Don't get Mongo'd

31 Jul 23

MongoDB is a popular documents-oriented database, the source code of which is licensed under an open source license, the Server Side Public License (SSPL).1

The SSPL is based on the Affero General Public License v3 (AGPL). Until 2018, the AGPL applied to MongoDB source code. AGPL was replaced with the SSPL in response to cloud hosting providers like Amazon making use of a MongoDB clone as a service. The only meaningful difference between the AGPL and the SSPL is the copyleft provision.

AGPL has a copyleft provision that requires the source code of modified versions of the licensed program be made available to all users who interact with the software over a network. That is, if you modify the program and use it in your cloud-bases application or service, you must make those modifications and the program itself available in source code form.

Mongo replaced this copyleft provision with a new version—copyleft on steroids.

This version requires release of the source code of, well everything; not just the licensed program and any modifications, but the whole stack. And the copyleft obligation is triggered on mere use, as well as modification.

13. Offering the Program as a Service.
If you make the functionality of the Program or a modified version available to third parties as a service, you must make the Service Source Code available via network download to everyone at no charge, under the terms of this License. Making the functionality of the Program or modified version available to third parties as a service includes, without limitation, enabling third parties to interact with the functionality of the Program or modified version remotely through a computer network, offering a service the value of which entirely or primarily derives from the value of the Program or modified version, or offering a service that accomplishes for users the primary purpose of the Program or modified version.

"Service Source Code" is defined to mean, essentially, all software that had anything to do with conveying the functionality of the program, including even dev tools and compilers.

“Service Source Code” means the Corresponding Source for the Program or the modified version, and the Corresponding Source for all programs that you use to make the Program or modified version available as a service, including, without limitation, management software, user interfaces, application program interfaces, automation software, monitoring software, backup software, storage software and hosting software, all such that a user could run an instance of the service using the Service Source Code you make available.

Many cloud applications and services use, without modification, MongoDB via copies made under this license. They are simply using the database as it's intended to be used. Nevertheless, aren't they "mak[ing] the functionality of [MongoDB] available to third parties as a service"? Aren't they "enabling third parties to interact with the functionality of [MongoDB] remotely through a computer network"?

If so, the companies running these services are in breach of the SSPL and copyright infringers, as none of them have open-sourced their entire software stack as required by the ravenous reach of the copyleft terms of the license. So any day now, MongoDB (the company, a global corporate behemoth headquartered in New York and Dublin, NASDAQ market cap approx. $15 billion) could put these businesses under a dark heavy cloud with a simple cease-and-desist.

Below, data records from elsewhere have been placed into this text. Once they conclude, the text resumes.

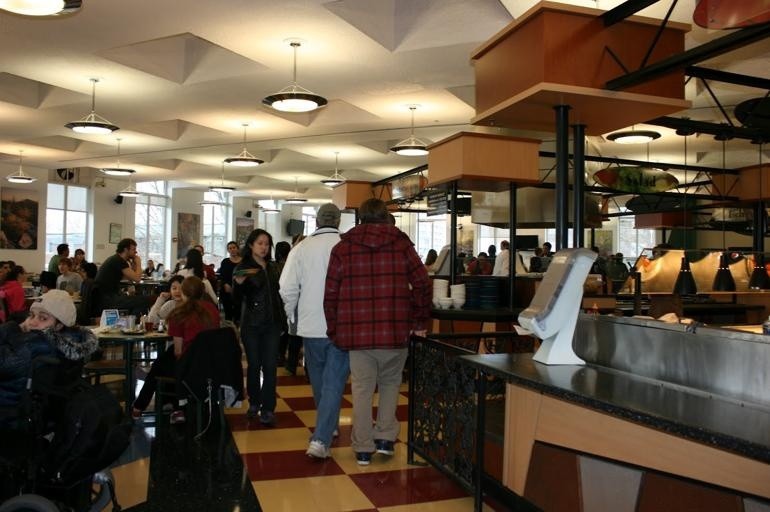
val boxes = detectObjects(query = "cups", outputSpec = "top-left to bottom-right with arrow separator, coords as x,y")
152,272 -> 159,281
144,316 -> 155,332
126,315 -> 137,330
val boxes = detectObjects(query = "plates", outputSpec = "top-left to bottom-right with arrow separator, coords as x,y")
232,269 -> 260,277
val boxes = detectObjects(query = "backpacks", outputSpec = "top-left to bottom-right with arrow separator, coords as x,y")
24,380 -> 135,482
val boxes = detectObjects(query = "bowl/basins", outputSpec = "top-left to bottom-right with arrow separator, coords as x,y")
432,279 -> 466,310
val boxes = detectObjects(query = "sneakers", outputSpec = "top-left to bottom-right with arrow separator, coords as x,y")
354,452 -> 370,465
130,400 -> 142,420
276,354 -> 310,383
375,439 -> 394,456
246,404 -> 273,423
162,403 -> 186,425
305,429 -> 339,462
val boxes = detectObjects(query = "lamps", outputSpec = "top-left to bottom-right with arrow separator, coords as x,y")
63,79 -> 120,136
284,179 -> 307,203
209,163 -> 236,193
261,46 -> 326,112
118,177 -> 141,198
222,126 -> 263,167
388,105 -> 429,157
0,0 -> 81,16
99,140 -> 135,176
256,194 -> 280,214
4,150 -> 37,184
607,125 -> 660,144
319,153 -> 346,188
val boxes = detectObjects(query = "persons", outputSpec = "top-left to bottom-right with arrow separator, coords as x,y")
1,240 -> 243,426
279,203 -> 350,459
422,241 -> 629,281
232,229 -> 284,423
268,242 -> 303,374
324,199 -> 433,465
1,288 -> 99,480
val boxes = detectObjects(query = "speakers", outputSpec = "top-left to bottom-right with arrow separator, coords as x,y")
116,195 -> 123,203
247,211 -> 251,217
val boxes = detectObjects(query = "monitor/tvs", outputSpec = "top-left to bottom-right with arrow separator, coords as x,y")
287,218 -> 305,237
512,247 -> 600,366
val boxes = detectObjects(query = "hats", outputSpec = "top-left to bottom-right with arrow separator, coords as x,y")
30,289 -> 77,327
318,203 -> 340,220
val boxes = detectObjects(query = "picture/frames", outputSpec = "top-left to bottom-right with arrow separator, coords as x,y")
177,212 -> 200,258
0,186 -> 39,250
236,217 -> 254,249
109,223 -> 121,243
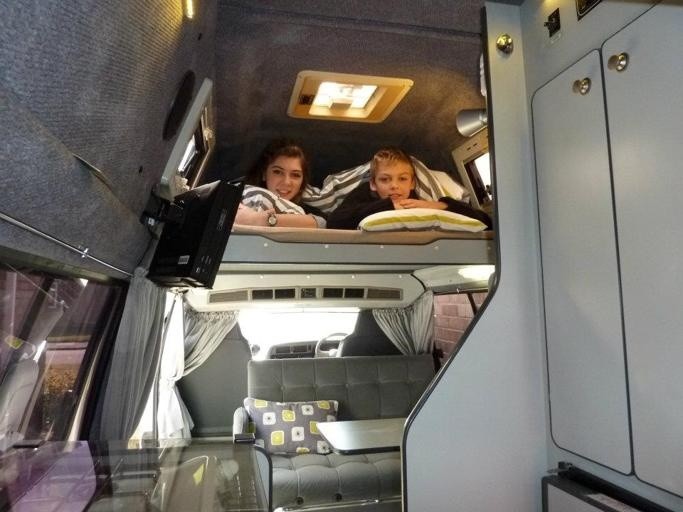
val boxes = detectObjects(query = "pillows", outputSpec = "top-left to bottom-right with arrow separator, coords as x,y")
244,397 -> 339,454
358,208 -> 488,233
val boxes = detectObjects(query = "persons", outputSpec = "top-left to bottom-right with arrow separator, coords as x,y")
328,145 -> 492,230
233,136 -> 328,229
337,310 -> 401,356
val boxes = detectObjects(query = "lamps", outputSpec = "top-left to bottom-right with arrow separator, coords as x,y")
456,109 -> 487,138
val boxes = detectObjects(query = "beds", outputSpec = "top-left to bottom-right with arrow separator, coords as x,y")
183,223 -> 495,313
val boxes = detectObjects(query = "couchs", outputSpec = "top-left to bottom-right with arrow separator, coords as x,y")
232,355 -> 436,512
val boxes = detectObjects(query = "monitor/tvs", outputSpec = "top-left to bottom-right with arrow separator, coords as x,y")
144,174 -> 248,291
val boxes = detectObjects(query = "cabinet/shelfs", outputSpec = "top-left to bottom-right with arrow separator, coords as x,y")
531,4 -> 683,500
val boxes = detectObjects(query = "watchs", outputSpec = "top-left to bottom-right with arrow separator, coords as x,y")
268,213 -> 277,227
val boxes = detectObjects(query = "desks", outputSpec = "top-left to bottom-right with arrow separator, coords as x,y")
0,437 -> 272,512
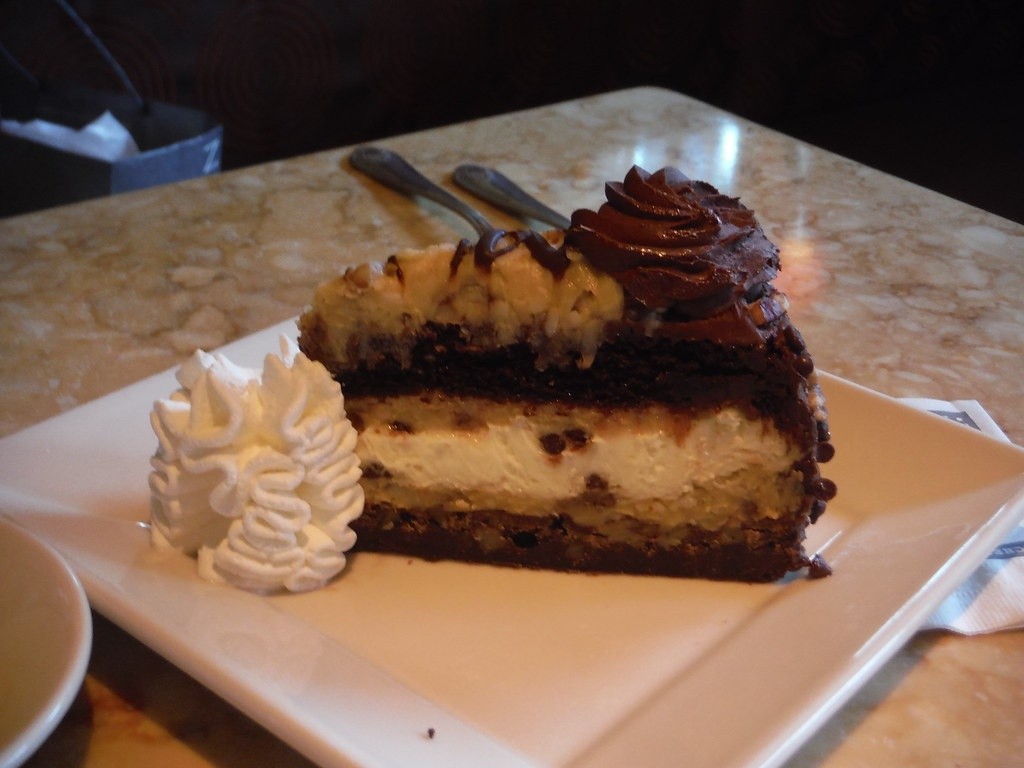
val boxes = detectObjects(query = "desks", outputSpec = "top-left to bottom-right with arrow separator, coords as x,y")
0,85 -> 1024,768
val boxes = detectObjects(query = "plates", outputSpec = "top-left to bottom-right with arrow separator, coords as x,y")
1,323 -> 1024,768
0,517 -> 94,768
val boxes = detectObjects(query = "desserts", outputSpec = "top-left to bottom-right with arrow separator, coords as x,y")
147,163 -> 838,595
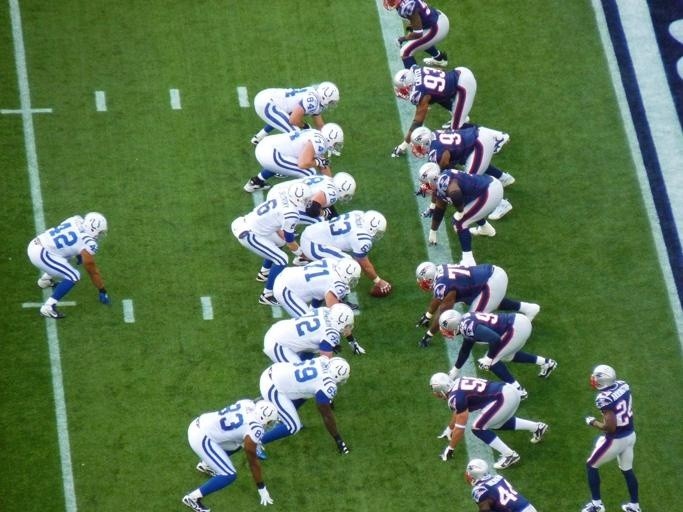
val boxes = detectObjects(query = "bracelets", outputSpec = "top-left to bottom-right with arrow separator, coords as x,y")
291,247 -> 302,256
371,276 -> 383,286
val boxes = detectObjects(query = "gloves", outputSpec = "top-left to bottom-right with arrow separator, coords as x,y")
479,358 -> 493,372
415,312 -> 433,346
437,426 -> 454,460
76,255 -> 83,263
99,287 -> 109,303
334,436 -> 348,454
420,204 -> 438,246
391,142 -> 408,157
258,486 -> 273,505
346,336 -> 366,355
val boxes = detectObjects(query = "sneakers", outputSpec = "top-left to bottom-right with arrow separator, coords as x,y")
293,257 -> 310,265
502,173 -> 514,187
517,385 -> 528,400
38,278 -> 61,289
182,462 -> 215,511
441,118 -> 452,129
257,444 -> 269,460
469,197 -> 512,238
582,499 -> 641,511
424,53 -> 448,67
256,269 -> 280,306
243,177 -> 271,192
525,303 -> 540,321
492,132 -> 510,154
495,422 -> 547,468
40,304 -> 65,318
537,357 -> 557,378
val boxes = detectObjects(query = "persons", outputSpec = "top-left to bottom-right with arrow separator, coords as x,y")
249,80 -> 340,146
261,303 -> 354,365
266,170 -> 357,242
229,182 -> 315,306
273,257 -> 367,355
26,211 -> 112,319
242,123 -> 345,192
181,399 -> 279,512
581,364 -> 642,512
385,1 -> 558,512
255,354 -> 352,456
292,209 -> 391,294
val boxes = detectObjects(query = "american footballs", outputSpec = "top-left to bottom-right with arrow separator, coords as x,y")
371,282 -> 391,297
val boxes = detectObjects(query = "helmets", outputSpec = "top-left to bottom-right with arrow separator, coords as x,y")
415,262 -> 437,291
330,303 -> 354,335
328,357 -> 350,385
437,310 -> 461,337
466,459 -> 491,484
323,123 -> 344,156
410,127 -> 441,191
591,364 -> 617,391
289,171 -> 356,207
318,80 -> 341,108
394,70 -> 414,99
256,400 -> 279,430
84,212 -> 108,239
338,259 -> 361,287
363,210 -> 387,240
429,372 -> 455,399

The reason this hasn't happened? MongoDB has released a FAQ that has apparently put everyone's minds at ease:

What are the implications of this new license on applications built using MongoDB and made available as a service (SaaS)?

The copyleft condition of Section 13 of the SSPL applies only when you are offering the functionality of MongoDB, or modified versions of MongoDB, to third parties as a service. There is no copyleft condition for other SaaS applications that use MongoDB as a database.

This is actually a thin reed on which to rely in building a MongoDB-based business. Setting aside the ephemeral and ineffectual nature of a mere FAQ, the first sentence is nothing more than a recitation of the first line of the license text itself. The second sentence, because of its use of the term "other" (as in "other" SaaS applications), adds little extra in meaning. It states that those other SaaS applications (ie that are not offering the functionality of MongoDB as a service) may "use MongoDB as a database."

Use of MongoDB in a cloud application will always be susceptible to the argument that such use is offering its functionality as a service. MongoDB the company could at any time decide to withdraw this FAQ or "clarify" its meaning in ways that could expose the businesses that depend on the public source version of the database.

Perhaps one day the company could decide that it should be a much larger player than it is now in the database platform-as-a-service space.

Many dispute the characterization of SSPL as an "open source license," including the Open Source Initiative, because the SSPL discriminates against commercial users.